## Short problem
Copy out, word for word, the whole news piece below on Nick Clegg and the chances of a no-deal Brexit, before the listing.

## Page
Nick Clegg claims chances of no-deal Brexit have ‘accelerated’
Nick Clegg warns the chances of a no-deal divorce from the EU have ‘accelerated’ because of the Conservative Party’s Brexit civil war
- Former deputy PM warns against UK leaving EU without an agreement
- Mr Clegg says Conservatives are putting their party above their country
- Former Lib Dem leader says delivering Brexit ‘absolutely imperative’ for Tories
- Tory leadership contenders split on making October 31 a hard deadline
Nick Clegg has claimed the chances of the UK leaving the European Union without an agreement have ‘accelerated’ because of the Conservative Party’s Brexit civil war.
The former deputy prime minister suggested the odds of a no-deal divorce from the bloc had shortened considerably because numerous Tory leadership contenders have pledged to deliver Brexit with or without an agreement with Brussels.
The former leader of the Liberal Democrats and now Facebook’s global affairs chief accused the Tories of putting their own narrow self-interests above the economic well-being of the nation.
Mr Clegg’s intervention came as the race to take over from Theresa May intensified with the 10 candidates who are still in the running for the top job all stepping up their efforts to become the next Prime Minister.
The former Lib Dem leader (pictured speaking at The Times CEO Summit in London on Tuesday) suggested a no-deal divorce from the EU was now more likely because of the Tory leadership race
Brexit is the key issue of the leadership race and each of the candidates has come under pressure to spell out in detail why they believe their plan would succeed where Mrs May’s failed.

## Recorded data
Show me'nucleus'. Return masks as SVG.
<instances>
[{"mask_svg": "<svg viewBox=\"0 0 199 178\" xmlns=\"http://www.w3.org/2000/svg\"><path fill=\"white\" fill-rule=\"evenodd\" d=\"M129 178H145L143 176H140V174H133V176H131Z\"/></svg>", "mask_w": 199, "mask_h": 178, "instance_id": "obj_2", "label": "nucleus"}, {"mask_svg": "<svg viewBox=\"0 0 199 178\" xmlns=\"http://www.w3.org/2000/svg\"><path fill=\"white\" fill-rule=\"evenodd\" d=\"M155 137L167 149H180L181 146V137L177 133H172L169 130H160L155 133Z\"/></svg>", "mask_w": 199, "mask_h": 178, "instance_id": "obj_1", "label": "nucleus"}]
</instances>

## Task answer
Nick Clegg claims chances of no-deal Brexit have ‘accelerated’
Nick Clegg warns the chances of a no-deal divorce from the EU have ‘accelerated’ because of the Conservative Party’s Brexit civil war
- Former deputy PM warns against UK leaving EU without an agreement
- Mr Clegg says Conservatives are putting their party above their country
- Former Lib Dem leader says delivering Brexit ‘absolutely imperative’ for Tories
- Tory leadership contenders split on making October 31 a hard deadline
Nick Clegg has claimed the chances of the UK leaving the European Union without an agreement have ‘accelerated’ because of the Conservative Party’s Brexit civil war.
The former deputy prime minister suggested the odds of a no-deal divorce from the bloc had shortened considerably because numerous Tory leadership contenders have pledged to deliver Brexit with or without an agreement with Brussels.
The former leader of the Liberal Democrats and now Facebook’s global affairs chief accused the Tories of putting their own narrow self-interests above the economic well-being of the nation.
Mr Clegg’s intervention came as the race to take over from Theresa May intensified with the 10 candidates who are still in the running for the top job all stepping up their efforts to become the next Prime Minister.
The former Lib Dem leader (pictured speaking at The Times CEO Summit in London on Tuesday) suggested a no-deal divorce from the EU was now more likely because of the Tory leadership race
Brexit is the key issue of the leadership race and each of the candidates has come under pressure to spell out in detail why they believe their plan would succeed where Mrs May’s failed.